**Exercise**: After reading the data below, copy out every line that contains the word "Mitophagy".

Collection entries

◆ ◆ ◆ ◆ ◆ ◆ ◆

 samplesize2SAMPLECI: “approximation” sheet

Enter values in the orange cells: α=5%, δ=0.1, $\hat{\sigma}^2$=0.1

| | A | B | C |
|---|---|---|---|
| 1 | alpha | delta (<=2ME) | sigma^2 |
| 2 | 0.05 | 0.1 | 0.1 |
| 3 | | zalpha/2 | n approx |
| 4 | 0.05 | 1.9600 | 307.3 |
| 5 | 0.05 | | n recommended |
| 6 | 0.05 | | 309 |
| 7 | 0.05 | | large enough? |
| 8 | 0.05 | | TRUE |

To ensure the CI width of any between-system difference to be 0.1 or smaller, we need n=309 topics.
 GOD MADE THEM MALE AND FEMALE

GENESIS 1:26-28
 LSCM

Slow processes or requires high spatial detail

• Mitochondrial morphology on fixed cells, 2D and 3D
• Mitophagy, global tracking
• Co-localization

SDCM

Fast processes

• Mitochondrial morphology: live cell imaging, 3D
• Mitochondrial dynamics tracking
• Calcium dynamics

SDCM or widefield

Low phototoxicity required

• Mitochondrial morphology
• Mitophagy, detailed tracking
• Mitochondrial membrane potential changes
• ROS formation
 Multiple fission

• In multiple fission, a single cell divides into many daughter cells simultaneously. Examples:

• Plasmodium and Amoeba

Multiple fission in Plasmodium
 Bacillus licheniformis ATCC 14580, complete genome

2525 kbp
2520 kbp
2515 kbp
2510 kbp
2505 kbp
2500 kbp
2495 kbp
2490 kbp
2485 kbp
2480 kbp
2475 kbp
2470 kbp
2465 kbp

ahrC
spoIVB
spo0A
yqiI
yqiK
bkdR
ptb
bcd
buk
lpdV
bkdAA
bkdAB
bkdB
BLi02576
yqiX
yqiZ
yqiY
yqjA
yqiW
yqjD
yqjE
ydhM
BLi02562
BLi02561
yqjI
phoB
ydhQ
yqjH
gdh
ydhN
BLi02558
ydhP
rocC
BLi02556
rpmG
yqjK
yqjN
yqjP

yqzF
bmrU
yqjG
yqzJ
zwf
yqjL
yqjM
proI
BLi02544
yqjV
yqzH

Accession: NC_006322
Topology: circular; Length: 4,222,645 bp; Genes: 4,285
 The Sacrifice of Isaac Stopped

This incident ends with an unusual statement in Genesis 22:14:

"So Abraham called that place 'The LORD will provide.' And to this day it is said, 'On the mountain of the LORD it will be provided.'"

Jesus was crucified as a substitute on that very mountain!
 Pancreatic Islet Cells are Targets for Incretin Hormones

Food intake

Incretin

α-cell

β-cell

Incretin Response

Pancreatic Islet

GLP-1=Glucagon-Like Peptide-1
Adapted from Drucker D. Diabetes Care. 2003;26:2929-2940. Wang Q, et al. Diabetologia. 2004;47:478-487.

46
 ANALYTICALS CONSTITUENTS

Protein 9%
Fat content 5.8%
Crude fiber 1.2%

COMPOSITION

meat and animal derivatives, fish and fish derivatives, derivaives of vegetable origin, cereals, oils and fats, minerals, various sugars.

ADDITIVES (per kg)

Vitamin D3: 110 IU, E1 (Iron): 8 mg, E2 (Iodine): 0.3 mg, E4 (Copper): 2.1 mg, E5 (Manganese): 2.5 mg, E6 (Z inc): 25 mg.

◆ ◆ ◆ ◆ ◆ ◆ ◆

**Your solution**:
• Mitophagy, global tracking
• Mitophagy, detailed tracking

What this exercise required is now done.